• _PROBLEMS TO WORK ON_:
1. Extract everything in the Argüman passage from "Gource visualization video" down to "a Turkish-language subdomain.".
2. Extend the passage on the Argüman software by writing what would come after its final sentence.
*** Opening of EXCERPTED PASSAGE ***
Argument analysis and mapping software

Argüman is a free and open source software for collective structured argumentation and argument analysis via argumentation graphs or argument maps in which the type of connections can be specified. It allows users to create collaborative "semantic maps" of arguments in well structured tree formats and share them with an audience and potential participants. Arguman.org was an open structured social debate platform that implemented the software. It is down as of 2023. There also is a mobile version of the tool. The project was started, in 2014, and largely built by developers in Turkey.

Gource visualization video of the development of Argüman.

Some studies used or investigated excerpts of argumentations on the platform. Unlike the larger and functional alternative Kialo, which is structured using only 'Pro' and 'Con' relations, argüman arguments are structured by three types of premises – 'because', 'but', and 'however'. As of the latest version, debates are presented in their entirety as a large tree which may be harder to navigate than other formats – for instance, trees "can become extremely dense, and the interface does not make it obvious which arguments the user should pay attention to". Users can also flag arguments for fallacies. Arguman.org also had a Turkish-language subdomain.
*** Close of EXCERPTED PASSAGE ***
*** Opening of GIVEN ENTRIES ***
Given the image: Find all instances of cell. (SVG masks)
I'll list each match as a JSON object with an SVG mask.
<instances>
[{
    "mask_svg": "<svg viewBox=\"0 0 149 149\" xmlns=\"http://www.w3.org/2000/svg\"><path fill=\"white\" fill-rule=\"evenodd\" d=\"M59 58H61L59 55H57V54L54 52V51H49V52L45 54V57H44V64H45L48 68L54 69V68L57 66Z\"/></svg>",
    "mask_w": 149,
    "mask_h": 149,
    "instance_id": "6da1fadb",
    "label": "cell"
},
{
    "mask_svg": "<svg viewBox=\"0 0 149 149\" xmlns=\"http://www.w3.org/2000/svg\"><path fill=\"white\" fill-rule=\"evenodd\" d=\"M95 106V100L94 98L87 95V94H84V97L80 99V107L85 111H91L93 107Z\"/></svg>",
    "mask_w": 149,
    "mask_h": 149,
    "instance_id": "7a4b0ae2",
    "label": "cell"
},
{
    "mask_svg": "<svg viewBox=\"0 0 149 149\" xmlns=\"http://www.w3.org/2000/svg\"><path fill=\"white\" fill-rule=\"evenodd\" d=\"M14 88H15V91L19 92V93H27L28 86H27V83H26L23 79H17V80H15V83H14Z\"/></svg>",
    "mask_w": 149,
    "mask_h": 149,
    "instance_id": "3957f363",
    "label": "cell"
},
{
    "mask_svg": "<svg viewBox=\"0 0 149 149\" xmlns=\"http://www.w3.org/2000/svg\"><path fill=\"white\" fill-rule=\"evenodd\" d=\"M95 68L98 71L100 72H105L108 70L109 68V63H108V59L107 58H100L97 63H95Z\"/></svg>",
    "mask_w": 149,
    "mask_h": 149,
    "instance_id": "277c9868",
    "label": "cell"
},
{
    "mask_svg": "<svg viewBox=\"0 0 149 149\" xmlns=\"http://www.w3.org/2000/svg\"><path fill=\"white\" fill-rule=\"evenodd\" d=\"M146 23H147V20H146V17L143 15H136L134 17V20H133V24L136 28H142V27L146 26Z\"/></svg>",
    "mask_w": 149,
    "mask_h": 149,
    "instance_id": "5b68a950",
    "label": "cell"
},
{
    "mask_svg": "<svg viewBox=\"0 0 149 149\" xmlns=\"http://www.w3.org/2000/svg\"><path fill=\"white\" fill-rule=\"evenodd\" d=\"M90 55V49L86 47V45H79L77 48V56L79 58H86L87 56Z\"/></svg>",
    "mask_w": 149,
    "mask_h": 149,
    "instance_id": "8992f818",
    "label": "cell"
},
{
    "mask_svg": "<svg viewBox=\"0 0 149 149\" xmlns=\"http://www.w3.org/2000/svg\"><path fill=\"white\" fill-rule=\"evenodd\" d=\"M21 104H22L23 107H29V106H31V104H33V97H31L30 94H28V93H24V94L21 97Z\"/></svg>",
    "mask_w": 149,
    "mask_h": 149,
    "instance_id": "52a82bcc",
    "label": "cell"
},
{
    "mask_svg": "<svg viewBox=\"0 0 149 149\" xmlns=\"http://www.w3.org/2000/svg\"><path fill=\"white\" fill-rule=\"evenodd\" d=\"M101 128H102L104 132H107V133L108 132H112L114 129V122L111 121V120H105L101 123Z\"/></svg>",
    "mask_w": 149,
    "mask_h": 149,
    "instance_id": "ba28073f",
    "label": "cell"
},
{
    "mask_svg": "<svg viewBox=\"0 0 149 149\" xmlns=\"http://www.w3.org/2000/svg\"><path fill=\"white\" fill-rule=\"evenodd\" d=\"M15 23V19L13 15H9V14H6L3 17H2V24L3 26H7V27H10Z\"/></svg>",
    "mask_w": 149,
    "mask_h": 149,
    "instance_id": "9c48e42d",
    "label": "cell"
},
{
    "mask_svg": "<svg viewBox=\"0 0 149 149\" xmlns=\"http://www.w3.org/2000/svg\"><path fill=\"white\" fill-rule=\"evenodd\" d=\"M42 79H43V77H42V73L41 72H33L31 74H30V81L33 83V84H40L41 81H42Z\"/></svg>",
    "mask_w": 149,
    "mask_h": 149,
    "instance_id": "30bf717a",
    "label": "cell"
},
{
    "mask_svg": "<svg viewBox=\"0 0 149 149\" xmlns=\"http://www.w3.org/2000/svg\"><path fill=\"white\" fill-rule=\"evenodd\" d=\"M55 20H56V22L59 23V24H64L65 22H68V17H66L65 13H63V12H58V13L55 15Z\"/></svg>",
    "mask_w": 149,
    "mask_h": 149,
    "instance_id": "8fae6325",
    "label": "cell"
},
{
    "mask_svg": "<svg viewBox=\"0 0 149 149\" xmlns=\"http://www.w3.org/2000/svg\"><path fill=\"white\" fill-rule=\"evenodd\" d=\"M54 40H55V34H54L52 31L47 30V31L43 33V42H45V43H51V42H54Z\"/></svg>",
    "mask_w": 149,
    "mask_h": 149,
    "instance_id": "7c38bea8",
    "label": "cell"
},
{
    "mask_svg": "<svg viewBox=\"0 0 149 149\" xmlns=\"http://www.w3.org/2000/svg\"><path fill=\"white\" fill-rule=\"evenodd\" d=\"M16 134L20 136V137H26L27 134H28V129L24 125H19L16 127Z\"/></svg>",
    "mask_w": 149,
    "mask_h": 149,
*** Close of GIVEN ENTRIES ***
• _LIST OF ANSWERS_:
1.
Gource visualization video of the development of Argüman.

Some studies used or investigated excerpts of argumentations on the platform. Unlike the larger and functional alternative Kialo, which is structured using only 'Pro' and 'Con' relations, argüman arguments are structured by three types of premises – 'because', 'but', and 'however'. As of the latest version, debates are presented in their entirety as a large tree which may be harder to navigate than other formats – for instance, trees "can become extremely dense, and the interface does not make it obvious which arguments the user should pay attention to". Users can also flag arguments for fallacies. Arguman.org also had a Turkish-language subdomain.

2.
A researcher suggested the concept of the Semantic Web-interoperability could be useful for argumentative structures on the Web, going beyond the conventional flat structures of discussions and lack of characterizations of their components as implemented in argüman. There is research into how to automatically use these collaborative argumentation graphs, which is a "very active" topic in Artificial Intelligence. There also is research into applying conclusion-making methods to the debates or their data, such as bipolar weighted argumentation frameworks – this could be a way to find out what the current conclusion of debates like "Computer Science is not actually a science" is. A study suggests it could be useful for the development of critical thinking skills.